ホンダ「フィット e:HEV クロスター カスタム」ホンダ「フィット e:HEV クロスター カスタム」

 両モデルとも量産の予定はないとのことですが、N-VANカスタムでは、「ホンダ特設ウェブサイト内でテーブルの図面を公開しており、ユーザー自身でのカスタムは制作可能です」というホンダ独自の提案を試みました。

 最後に、今後の事業の可能性について聞きました。なかでも気になるのがミニバン向けです。

 これについて「今後の機種で現時点において具体的に言及できるものはありませんが、すでに『フリード+』ではほぼ平らになる荷室部分を使った車中泊の提案はおこなっており、そのフィードバックも参考に、今後の開発過程でこのような用途またはそれに適したシートアレンジ・積載性・給電機能等が考慮される可能性はございます」ということで、ユーザーにとって期待が持てそうです。

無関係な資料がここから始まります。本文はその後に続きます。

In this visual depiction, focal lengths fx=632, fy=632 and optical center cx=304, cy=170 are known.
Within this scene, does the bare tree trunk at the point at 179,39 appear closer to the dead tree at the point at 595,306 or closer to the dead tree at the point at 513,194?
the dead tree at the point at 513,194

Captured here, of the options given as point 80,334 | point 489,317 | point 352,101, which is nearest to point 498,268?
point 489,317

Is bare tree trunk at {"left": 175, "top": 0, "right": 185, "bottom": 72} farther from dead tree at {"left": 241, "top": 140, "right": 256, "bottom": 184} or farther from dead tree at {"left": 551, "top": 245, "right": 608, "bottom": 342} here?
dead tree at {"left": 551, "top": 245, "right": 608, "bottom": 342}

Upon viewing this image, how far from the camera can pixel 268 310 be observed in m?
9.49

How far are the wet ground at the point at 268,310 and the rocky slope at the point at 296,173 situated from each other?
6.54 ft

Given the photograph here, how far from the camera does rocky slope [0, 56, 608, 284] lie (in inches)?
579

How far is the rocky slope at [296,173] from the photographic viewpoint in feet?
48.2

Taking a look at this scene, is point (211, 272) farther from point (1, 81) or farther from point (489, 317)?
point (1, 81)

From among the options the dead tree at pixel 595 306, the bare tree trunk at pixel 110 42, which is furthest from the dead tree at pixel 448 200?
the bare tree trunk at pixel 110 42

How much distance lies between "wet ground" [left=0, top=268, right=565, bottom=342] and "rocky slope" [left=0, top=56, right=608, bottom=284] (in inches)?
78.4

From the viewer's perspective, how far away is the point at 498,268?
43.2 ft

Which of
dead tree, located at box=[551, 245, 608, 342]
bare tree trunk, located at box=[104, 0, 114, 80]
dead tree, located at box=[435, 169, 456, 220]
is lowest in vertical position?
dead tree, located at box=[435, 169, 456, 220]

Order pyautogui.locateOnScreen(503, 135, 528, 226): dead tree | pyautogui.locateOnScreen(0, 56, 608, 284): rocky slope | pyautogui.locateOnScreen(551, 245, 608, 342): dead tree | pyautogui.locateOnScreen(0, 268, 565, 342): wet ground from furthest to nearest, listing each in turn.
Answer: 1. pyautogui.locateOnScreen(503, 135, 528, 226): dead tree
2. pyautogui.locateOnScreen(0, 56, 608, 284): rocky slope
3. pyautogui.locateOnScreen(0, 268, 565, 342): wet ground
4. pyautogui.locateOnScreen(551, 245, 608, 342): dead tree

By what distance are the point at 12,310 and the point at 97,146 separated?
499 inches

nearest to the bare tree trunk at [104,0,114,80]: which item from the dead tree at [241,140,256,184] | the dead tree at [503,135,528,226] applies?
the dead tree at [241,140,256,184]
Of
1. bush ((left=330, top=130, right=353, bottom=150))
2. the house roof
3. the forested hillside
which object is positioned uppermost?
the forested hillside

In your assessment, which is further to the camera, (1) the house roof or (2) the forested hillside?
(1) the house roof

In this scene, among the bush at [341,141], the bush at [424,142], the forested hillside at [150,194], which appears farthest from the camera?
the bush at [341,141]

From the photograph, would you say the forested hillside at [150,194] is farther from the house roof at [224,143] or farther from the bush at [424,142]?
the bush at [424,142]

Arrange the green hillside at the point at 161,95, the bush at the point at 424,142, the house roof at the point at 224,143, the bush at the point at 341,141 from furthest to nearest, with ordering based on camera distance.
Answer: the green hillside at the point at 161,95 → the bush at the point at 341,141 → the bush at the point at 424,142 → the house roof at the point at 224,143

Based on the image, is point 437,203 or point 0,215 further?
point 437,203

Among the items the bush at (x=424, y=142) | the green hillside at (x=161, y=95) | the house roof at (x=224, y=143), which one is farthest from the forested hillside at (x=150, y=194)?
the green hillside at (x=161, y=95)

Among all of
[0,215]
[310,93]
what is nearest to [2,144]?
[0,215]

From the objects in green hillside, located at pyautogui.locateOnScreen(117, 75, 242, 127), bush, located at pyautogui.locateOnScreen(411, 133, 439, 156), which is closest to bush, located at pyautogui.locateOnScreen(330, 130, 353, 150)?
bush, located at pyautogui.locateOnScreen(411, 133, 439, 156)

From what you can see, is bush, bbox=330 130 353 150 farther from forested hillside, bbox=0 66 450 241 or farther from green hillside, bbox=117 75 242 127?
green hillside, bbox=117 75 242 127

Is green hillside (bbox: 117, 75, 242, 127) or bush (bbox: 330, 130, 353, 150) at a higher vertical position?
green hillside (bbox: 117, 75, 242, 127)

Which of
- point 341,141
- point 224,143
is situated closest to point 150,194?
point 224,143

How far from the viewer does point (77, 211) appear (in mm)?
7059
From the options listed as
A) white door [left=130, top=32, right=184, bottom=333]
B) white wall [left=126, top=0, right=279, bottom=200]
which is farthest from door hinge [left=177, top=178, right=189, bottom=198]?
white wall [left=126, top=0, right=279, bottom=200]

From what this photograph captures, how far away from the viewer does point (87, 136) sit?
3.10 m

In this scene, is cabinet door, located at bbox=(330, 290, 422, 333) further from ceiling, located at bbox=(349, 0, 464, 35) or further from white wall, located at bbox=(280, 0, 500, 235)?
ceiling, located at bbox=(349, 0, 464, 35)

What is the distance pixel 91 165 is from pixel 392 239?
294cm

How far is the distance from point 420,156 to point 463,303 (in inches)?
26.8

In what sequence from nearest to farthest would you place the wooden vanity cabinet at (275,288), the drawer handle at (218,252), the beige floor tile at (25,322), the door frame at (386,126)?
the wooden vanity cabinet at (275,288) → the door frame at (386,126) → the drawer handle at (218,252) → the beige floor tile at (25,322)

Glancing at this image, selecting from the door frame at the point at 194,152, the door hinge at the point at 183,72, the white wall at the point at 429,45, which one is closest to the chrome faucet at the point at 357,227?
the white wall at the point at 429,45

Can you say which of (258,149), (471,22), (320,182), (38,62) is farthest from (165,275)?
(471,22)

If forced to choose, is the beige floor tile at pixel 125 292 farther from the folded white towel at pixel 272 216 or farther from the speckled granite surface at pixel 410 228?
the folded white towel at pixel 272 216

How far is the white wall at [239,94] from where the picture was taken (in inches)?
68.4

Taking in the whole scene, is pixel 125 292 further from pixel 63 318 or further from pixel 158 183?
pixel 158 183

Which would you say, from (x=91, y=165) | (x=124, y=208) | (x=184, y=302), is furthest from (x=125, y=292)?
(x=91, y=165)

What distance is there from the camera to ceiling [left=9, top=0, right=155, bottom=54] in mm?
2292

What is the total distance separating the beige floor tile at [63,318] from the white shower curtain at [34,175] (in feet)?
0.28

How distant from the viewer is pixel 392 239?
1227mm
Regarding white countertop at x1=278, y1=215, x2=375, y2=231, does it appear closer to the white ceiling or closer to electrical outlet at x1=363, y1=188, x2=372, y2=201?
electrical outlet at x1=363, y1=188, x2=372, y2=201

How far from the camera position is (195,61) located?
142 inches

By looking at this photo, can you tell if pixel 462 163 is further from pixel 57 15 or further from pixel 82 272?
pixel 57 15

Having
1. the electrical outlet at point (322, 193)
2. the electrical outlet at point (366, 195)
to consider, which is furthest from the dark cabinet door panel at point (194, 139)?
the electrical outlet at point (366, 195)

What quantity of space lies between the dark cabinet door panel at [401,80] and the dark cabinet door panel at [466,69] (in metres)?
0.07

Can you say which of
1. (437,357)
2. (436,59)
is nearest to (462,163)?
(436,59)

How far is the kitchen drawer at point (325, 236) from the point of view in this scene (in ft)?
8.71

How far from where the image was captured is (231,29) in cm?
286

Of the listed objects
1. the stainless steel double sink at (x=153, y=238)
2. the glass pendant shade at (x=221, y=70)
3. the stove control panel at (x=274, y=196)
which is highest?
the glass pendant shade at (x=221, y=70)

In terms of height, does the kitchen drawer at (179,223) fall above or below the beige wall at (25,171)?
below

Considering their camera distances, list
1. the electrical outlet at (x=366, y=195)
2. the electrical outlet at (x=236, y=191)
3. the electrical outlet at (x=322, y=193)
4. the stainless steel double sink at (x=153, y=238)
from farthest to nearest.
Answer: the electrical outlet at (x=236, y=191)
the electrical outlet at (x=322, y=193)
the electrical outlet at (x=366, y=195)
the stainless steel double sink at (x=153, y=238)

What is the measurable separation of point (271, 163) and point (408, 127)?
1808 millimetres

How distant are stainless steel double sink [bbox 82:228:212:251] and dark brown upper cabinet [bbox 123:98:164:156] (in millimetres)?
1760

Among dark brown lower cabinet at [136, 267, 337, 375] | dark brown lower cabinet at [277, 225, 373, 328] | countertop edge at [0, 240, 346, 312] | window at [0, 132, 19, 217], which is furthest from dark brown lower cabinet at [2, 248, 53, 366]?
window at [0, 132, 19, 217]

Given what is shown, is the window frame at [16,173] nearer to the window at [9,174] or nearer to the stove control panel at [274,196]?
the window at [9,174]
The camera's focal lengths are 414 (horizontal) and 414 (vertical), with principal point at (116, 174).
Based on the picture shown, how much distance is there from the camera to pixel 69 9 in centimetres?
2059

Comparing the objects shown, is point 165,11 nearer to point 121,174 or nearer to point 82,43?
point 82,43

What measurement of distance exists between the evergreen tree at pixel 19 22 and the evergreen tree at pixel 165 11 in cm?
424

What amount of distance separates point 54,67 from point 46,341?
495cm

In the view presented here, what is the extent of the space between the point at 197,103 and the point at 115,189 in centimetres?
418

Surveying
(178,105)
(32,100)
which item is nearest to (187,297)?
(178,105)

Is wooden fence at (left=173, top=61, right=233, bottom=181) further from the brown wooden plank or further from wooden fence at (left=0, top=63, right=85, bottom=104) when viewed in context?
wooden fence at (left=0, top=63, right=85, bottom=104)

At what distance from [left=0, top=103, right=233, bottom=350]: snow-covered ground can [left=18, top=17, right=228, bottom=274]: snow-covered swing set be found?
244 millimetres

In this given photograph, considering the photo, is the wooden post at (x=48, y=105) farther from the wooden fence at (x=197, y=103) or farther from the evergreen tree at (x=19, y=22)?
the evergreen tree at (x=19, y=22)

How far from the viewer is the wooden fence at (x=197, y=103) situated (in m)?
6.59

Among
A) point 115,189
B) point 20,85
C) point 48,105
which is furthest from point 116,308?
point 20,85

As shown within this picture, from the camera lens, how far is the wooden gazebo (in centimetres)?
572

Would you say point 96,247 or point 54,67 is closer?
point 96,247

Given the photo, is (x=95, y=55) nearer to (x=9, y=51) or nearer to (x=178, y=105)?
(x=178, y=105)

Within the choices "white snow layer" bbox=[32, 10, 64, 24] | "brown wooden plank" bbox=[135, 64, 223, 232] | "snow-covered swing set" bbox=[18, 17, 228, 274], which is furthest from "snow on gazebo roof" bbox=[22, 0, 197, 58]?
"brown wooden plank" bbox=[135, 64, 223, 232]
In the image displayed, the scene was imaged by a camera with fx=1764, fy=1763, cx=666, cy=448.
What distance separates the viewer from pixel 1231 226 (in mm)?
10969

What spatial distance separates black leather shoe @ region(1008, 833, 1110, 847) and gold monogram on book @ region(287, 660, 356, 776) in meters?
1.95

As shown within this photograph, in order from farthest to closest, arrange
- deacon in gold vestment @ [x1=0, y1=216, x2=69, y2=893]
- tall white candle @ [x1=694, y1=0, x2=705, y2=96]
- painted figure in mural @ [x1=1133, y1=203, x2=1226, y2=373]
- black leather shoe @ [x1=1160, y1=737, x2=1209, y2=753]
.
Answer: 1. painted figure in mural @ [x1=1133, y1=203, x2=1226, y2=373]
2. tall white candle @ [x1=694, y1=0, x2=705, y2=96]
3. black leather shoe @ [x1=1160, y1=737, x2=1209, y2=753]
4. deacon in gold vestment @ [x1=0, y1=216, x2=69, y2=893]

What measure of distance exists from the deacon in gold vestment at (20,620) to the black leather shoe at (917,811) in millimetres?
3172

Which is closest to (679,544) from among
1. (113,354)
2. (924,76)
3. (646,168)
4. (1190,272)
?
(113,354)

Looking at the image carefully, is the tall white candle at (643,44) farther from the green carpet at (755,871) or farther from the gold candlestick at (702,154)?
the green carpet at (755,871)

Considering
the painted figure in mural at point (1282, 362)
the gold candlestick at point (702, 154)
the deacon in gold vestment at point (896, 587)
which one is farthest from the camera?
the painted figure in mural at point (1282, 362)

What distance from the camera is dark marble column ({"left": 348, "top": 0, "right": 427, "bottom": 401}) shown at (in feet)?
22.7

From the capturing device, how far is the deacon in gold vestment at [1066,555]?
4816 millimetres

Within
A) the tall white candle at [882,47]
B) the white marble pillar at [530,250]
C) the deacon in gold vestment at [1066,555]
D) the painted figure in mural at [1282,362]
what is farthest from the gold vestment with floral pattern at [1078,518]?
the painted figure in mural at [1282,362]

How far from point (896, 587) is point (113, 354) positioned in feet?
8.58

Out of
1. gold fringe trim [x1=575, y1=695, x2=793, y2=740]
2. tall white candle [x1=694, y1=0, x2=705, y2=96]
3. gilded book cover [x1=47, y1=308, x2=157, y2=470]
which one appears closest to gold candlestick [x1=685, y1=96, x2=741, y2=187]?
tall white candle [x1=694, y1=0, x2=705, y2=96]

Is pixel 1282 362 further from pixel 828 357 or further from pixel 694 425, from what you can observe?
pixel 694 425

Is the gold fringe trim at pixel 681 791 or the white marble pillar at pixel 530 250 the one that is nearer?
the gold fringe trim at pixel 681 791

 加えて、トヨタなどで近年始まった、販売店が企画する新車保証の範囲でのコンプリートカー・キャンパーで、ホンダはどうするのかが気になります。

 この点については「ホンダは工場出荷及び納車時点の車両状態をお客さまにとって最良のものとすべく事業に取り組んでおり、お客さまのこまかなニーズに対応すべく、純正アクセサリーを数多く展開しています。

 新車保証の範囲で考えると、これらの純正アクセサリーでカバーしていくことになります。(多くの社外品は新車保証対象外になるため)販売店でも、アウトドアを訴求ポイントとして使うことは多いですが、キャンパーとしてコンプリートカーという形でおこなっているところは現時点ではないと思います」という回答を得ました。

 ホンダのキャンパー事業、N-VANに加えて今後、ユーザーがあっと驚くようなベース車の登場に期待したいところです。